Read the listing and extract each line that includes the word "weighted".
--- Extracted records ---
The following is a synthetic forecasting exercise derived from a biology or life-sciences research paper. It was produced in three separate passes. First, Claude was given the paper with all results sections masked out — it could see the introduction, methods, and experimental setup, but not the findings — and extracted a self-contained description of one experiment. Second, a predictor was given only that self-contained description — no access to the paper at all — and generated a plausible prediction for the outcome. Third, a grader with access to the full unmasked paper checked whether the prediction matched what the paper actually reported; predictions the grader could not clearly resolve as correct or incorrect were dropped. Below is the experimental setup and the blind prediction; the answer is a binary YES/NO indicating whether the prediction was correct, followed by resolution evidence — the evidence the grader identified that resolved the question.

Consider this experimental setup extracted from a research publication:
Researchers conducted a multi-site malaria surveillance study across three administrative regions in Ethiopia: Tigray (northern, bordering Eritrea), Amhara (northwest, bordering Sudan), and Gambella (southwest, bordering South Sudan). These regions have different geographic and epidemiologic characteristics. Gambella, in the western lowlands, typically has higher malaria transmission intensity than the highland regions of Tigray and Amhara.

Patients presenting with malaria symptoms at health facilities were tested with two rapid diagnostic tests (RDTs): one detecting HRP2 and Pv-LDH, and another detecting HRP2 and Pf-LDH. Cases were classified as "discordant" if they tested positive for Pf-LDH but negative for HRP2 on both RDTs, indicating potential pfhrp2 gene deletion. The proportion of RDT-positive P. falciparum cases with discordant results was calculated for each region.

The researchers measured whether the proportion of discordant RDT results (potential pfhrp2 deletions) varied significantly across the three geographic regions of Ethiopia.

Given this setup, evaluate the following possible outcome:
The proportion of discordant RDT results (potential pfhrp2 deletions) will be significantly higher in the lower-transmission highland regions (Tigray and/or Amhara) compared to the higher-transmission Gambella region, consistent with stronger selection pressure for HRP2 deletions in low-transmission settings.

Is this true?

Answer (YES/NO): YES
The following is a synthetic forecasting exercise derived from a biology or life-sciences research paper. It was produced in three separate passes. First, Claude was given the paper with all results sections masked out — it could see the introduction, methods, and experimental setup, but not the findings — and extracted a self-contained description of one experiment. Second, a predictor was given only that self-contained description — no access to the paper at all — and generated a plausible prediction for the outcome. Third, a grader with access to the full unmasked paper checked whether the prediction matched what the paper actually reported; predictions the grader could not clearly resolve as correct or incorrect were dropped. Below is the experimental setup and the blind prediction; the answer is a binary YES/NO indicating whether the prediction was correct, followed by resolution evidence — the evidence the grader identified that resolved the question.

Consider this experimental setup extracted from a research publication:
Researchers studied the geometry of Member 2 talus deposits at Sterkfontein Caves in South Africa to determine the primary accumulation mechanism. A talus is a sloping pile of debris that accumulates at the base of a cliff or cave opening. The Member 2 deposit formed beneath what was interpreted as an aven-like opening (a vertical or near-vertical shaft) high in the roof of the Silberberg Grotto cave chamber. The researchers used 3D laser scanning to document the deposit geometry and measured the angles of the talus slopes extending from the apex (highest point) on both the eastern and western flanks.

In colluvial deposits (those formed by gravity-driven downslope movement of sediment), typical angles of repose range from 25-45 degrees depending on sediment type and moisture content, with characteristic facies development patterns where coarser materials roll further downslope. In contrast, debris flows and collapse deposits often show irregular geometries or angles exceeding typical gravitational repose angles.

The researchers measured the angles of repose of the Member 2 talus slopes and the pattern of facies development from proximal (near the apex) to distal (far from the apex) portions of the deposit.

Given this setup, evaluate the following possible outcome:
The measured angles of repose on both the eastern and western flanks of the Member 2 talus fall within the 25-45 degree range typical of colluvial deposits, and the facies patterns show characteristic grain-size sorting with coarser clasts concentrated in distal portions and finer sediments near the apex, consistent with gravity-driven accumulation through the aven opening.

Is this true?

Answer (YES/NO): YES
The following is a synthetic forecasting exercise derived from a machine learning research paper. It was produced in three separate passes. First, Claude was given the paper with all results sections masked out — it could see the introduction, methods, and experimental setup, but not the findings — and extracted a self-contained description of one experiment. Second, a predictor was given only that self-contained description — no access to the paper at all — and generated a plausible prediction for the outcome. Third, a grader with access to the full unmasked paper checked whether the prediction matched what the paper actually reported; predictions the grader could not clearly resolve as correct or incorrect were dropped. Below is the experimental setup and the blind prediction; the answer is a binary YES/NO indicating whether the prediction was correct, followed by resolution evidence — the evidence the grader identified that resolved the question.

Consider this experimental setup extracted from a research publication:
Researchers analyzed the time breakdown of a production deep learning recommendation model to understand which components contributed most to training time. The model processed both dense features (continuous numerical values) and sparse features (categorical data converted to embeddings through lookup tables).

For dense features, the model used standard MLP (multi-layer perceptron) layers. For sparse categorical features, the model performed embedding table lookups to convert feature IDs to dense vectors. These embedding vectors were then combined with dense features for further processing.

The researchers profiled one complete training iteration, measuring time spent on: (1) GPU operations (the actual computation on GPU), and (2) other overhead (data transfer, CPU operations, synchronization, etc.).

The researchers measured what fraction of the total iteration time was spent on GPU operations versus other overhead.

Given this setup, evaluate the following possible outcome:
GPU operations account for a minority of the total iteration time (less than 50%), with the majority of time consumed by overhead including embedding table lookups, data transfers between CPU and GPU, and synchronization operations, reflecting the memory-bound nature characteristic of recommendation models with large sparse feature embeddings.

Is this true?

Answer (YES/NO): NO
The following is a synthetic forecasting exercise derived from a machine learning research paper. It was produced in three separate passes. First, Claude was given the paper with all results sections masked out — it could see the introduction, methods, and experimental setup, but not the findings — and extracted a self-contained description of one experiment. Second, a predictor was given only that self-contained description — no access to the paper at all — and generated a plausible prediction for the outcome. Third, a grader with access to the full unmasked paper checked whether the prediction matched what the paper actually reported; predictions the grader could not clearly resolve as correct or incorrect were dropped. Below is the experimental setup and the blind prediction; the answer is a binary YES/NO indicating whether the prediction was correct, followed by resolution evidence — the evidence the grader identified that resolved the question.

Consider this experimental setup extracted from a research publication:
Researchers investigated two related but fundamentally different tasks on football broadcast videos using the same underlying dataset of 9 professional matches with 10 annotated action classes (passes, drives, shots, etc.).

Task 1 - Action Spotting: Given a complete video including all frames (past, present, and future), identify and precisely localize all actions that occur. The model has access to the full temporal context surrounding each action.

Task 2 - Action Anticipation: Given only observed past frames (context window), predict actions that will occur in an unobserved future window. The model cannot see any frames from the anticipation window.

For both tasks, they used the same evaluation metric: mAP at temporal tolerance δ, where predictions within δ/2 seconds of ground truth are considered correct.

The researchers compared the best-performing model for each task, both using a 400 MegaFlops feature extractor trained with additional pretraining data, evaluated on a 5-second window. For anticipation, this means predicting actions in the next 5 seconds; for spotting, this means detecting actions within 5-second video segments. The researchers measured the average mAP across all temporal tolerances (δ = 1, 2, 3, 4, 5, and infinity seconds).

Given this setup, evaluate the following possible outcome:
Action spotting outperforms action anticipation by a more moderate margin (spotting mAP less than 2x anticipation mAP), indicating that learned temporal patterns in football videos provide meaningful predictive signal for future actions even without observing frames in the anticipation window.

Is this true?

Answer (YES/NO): NO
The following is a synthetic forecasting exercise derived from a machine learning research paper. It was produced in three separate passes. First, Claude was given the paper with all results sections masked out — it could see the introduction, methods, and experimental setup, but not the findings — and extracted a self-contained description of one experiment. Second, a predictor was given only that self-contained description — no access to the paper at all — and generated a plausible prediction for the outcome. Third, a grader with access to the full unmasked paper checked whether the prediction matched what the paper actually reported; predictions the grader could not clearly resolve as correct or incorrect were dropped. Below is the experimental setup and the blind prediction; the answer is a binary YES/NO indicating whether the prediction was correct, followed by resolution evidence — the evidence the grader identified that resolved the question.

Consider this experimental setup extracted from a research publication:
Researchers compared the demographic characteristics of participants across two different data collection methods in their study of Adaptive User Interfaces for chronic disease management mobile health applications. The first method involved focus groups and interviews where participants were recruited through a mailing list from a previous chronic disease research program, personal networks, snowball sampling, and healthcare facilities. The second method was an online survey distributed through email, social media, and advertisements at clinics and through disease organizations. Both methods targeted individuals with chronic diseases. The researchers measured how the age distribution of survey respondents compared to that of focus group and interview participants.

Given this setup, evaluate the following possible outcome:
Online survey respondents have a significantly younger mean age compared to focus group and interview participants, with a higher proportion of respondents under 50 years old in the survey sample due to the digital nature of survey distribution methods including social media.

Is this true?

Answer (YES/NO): YES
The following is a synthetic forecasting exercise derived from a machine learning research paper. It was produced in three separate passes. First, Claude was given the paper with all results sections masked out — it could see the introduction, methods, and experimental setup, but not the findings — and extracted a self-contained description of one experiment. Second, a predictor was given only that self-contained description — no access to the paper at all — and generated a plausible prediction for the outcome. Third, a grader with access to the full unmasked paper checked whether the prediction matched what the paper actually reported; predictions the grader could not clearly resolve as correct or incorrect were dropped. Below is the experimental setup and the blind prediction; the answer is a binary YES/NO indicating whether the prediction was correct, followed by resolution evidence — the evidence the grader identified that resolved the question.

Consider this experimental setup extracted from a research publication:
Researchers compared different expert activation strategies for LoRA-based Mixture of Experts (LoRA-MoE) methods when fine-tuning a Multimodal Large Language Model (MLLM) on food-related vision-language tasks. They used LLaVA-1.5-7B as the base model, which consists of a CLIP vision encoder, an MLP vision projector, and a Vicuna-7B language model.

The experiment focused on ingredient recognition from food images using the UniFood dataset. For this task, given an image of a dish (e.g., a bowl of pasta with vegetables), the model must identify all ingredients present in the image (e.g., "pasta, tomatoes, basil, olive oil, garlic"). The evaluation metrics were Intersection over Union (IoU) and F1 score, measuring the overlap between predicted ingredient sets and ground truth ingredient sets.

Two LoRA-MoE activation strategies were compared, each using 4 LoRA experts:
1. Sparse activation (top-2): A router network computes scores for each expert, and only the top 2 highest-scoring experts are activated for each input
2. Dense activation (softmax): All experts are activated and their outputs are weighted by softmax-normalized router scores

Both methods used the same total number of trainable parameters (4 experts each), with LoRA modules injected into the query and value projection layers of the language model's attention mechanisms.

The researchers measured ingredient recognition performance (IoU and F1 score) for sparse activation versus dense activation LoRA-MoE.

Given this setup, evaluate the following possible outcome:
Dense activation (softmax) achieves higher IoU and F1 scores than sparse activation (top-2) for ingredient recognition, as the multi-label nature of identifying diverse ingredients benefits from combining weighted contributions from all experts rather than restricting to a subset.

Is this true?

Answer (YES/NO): NO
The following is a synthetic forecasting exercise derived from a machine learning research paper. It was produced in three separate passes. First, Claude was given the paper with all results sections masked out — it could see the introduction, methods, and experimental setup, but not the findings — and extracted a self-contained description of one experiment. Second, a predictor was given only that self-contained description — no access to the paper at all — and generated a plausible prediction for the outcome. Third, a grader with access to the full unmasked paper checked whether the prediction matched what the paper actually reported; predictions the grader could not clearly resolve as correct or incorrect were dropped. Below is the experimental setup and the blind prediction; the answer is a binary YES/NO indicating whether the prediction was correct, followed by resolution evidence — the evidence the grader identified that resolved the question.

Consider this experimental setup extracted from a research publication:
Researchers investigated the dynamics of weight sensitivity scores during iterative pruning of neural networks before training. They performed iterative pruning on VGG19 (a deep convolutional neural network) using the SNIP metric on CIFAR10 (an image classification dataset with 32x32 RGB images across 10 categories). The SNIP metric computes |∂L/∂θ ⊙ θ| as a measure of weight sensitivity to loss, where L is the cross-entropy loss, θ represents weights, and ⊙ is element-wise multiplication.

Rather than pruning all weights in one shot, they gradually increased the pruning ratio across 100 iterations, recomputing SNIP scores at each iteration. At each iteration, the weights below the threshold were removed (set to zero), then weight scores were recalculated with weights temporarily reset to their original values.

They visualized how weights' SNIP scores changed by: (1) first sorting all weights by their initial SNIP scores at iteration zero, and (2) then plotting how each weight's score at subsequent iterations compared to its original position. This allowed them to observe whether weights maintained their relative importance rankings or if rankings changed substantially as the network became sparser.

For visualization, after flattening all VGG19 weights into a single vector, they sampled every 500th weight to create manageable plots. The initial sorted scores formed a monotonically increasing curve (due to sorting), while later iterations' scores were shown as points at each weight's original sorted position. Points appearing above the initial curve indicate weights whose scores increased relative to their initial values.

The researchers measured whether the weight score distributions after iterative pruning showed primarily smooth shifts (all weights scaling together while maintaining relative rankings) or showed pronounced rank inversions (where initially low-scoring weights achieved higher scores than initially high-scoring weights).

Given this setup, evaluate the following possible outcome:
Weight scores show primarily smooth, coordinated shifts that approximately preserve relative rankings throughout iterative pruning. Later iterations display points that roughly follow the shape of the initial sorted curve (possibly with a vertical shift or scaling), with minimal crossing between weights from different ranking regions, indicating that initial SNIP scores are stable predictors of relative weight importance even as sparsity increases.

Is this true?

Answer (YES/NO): NO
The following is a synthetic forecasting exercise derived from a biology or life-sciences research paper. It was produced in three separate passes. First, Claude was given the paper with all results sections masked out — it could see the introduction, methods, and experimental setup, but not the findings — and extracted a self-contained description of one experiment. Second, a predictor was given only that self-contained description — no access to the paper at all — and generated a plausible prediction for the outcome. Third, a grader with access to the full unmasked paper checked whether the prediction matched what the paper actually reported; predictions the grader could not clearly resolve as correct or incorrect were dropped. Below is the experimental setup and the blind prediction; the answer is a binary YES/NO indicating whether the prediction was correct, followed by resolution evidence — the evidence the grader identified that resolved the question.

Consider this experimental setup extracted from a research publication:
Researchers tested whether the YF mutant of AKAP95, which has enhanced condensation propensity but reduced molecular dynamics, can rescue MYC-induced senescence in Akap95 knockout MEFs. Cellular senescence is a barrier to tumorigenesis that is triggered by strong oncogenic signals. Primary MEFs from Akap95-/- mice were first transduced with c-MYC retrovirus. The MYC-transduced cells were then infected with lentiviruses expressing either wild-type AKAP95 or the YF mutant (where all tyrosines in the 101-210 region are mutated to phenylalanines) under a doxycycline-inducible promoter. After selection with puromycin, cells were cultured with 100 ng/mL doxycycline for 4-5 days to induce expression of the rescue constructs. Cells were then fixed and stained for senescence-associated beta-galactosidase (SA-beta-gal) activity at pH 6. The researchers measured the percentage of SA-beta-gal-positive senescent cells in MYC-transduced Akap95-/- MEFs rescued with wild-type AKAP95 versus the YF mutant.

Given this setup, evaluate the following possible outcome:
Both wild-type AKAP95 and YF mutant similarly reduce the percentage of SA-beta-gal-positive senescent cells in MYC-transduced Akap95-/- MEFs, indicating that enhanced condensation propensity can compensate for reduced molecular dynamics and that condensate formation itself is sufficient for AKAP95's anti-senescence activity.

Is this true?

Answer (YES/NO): NO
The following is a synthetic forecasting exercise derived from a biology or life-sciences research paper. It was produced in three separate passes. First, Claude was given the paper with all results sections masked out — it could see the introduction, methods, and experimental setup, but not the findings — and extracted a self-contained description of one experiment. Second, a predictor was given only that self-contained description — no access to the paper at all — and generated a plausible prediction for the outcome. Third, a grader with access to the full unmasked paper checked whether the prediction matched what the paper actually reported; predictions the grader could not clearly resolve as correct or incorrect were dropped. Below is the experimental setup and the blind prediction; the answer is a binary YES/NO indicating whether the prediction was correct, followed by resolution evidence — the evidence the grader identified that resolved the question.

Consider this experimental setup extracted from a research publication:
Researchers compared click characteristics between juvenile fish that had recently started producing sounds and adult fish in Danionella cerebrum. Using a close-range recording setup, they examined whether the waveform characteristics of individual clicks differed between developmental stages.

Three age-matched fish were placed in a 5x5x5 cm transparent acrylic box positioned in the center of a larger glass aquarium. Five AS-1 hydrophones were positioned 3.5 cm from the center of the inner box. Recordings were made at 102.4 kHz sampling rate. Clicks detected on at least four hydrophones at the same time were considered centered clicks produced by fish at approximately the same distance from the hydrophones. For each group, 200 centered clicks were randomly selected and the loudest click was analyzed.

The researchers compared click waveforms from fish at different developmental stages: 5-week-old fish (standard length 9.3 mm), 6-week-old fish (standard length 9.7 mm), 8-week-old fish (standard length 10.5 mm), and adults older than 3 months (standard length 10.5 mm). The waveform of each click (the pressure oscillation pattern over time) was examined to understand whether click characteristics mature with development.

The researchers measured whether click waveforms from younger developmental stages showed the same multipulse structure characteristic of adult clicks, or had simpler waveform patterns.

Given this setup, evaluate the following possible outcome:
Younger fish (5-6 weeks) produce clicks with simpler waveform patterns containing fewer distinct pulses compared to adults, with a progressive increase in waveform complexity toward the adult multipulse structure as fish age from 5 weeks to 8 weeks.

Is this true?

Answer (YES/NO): NO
---
Result below:
2. Dense activation (softmax): All experts are activated and their outputs are weighted by softmax-normalized router scores
Dense activation (softmax) achieves higher IoU and F1 scores than sparse activation (top-2) for ingredient recognition, as the multi-label nature of identifying diverse ingredients benefits from combining weighted contributions from all experts rather than restricting to a subset.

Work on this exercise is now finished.